ACTIVITY LIST:
a) Set down, word for word, the portion of the article on Richard Corcoran's Hillsdale speech that begins at the words "Corcoran was introduced" and ends after the words "new B.E.S.T. standards.".
b) Carry the article on Richard Corcoran's Hillsdale speech further, starting after its final sentence.

QUOTED PASSAGE:
“The War Will Be Won in Education”

I recently became aware of a YouTube video of a speech given by Florida’s Commissioner of Education, Richard Corcoran, as part of a Hillsdale College Lunch Lecture entitled “Education is Freedom.” The video was posted on May 14, 2021 and can be watched here. In it, Corcoran makes it clear that winning the battle between the right and the left will depend on who controls Education.

Corcoran was introduced by Hillsdale College President, Larry Arnn, as “one of the most important men in the United States today.” Hillsdale College is a small private Christian college in Michigan which is considered to be one of the most conservative in the country. Part of Hillsdale College’s mission involves advancing the establishment of Classical Charter schools through its Barney Charter School Initiative. Such schools vow to provide public school children “instruction in the principles of moral character and civic virtue.” Richard Corcoran’s wife founded a Barney Charter School Initiative Charter and Hillsdale College was intimately involved in the embedding of Civics education into the writing of Florida’s new B.E.S.T. standards.

I encourage you to watch the lecture. The Q&A period is pretty interesting (begins at 20:30).

The first question comes from a Classical Charter School board member who suggests America needs a massive change in its education system and wonders if, beyond opening more Barney Charter Schools, does Corcoran see Florida schools changing for the better?

Corcoran responds (at 22:10) “Absolutely, but it’s volatile.” He explains that Ron DeSantis won Governor’s race in 2018 by just 30,000 votes. and imagines if Andrew Gillum had become the governor and “along comes Gwen Graham and all of the radical left and what they’d do to our school system.” Corcoran goes on to explain that Republican’s have won the Florida Governor’s race by razor thin margins in each race since 1998. He shudders to think what might happen if a democrat were ever to win the office.

“We just got done with the legislative session on Friday and passed another 1.2 million kids are eligible for choice in Florida. It happens, but I will tell you, leadership is everything. And as soon as that leadership changes everything else does, too. That’s the reality. 

In the world that we live in Education it is 100% ideological and, so, in no time … what we have to do is cross the Rubicon and we’re very close … I always say the three things that have changed education are accountability… absolutely, the second we flipped on the lights, and a parent became aware (despite liking their child’s teachers, school, etc)… we flip on the lights and say “that’s an “F” school,” immediately change happened and people became frustrated and angry… so that’s really changed Florida more than anything… the second was this advancement of choice, so we have 3 million school children, if we can ever get to 1.5 million across that Rubicon, we’re probably there now with about half a million children in choice because… even if you had a Gwen Graham or Andrew Gillum or whoever comes in, a Nancy Pelosi in Florida, you can’t take those 500,000 kids and bring them back into the public school system. So you have to keep doing what we’re doing as quickly as we’re doing… Dr. Arnn was talking about Tennessee asking for 100 Barney Initiative Charter Schools, that’s a game changer, once you have that and the governor leaves… and its a liberal that comes in, you can’t put the animals back in the barn.”

EXERCISE DATA:
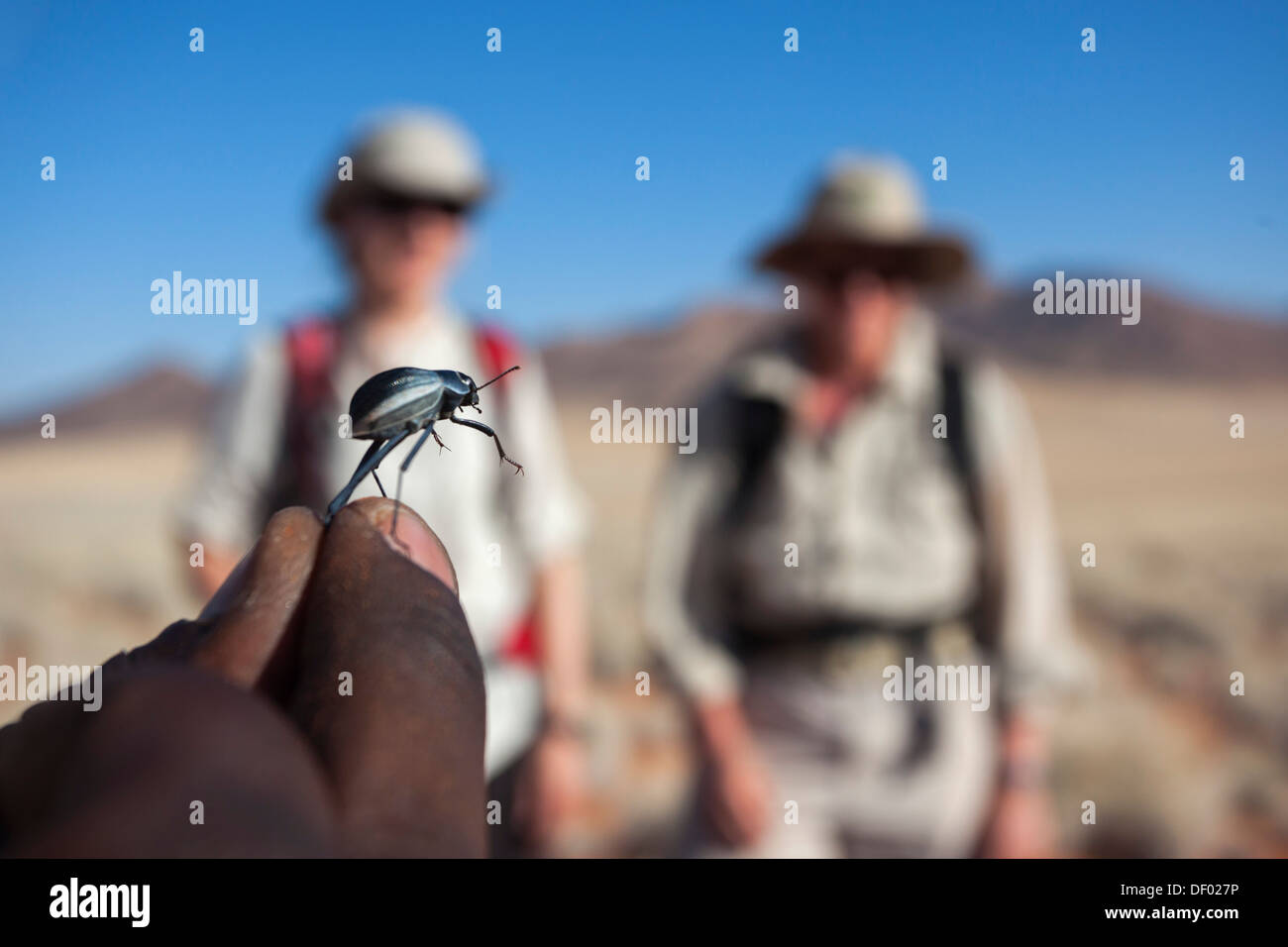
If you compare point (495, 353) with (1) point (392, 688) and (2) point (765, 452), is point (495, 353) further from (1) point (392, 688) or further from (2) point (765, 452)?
(1) point (392, 688)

RESULTS FOR THE EXERCISE:
a)
Corcoran was introduced by Hillsdale College President, Larry Arnn, as “one of the most important men in the United States today.” Hillsdale College is a small private Christian college in Michigan which is considered to be one of the most conservative in the country. Part of Hillsdale College’s mission involves advancing the establishment of Classical Charter schools through its Barney Charter School Initiative. Such schools vow to provide public school children “instruction in the principles of moral character and civic virtue.” Richard Corcoran’s wife founded a Barney Charter School Initiative Charter and Hillsdale College was intimately involved in the embedding of Civics education into the writing of Florida’s new B.E.S.T. standards.

b)
The next question (at 26:20): The audience member says “It seems like a very ideological debate that we’re having and not always connected to outcomes in a beneficial way. It appears that quite frequently, it’s hard to find common ground.” He then asks Commissioner Corcoran what approach helps him find common ground with “people who may have an adverse reaction to your ideological position?” Corcoran’s response:

“The way I have found common ground is, literally, I have fought… because they will roll over you… I always say, I’m always open, I’ll sit down with anybody and have that discussion… I think if you’re talking about people, you know, can a Joe Biden sit down and have a conversation with a Tom Cotton? Yes I think they can. But I’m talking on the outer sides, and really it’s the outer left, they… there’s no negotiation. I don’t think Antifa wants to sit down with me and have a conversation about how can we make the society better? And again, Dr. Arnn gave a great analogy about the warring in the street in Germany pre-World War 2, was between the Nazis and the Communists and the Nazis ultimately won and Hitler became the leader of the Nazi street fighters. That’s what I think you’re seeing with Antifa and what have you, what they want is complete upheaval. And so those people… where necessary I’ll sit with them but I think we need to be efficient and very strategic in how we go about what we’re doing and the war will be won in Education.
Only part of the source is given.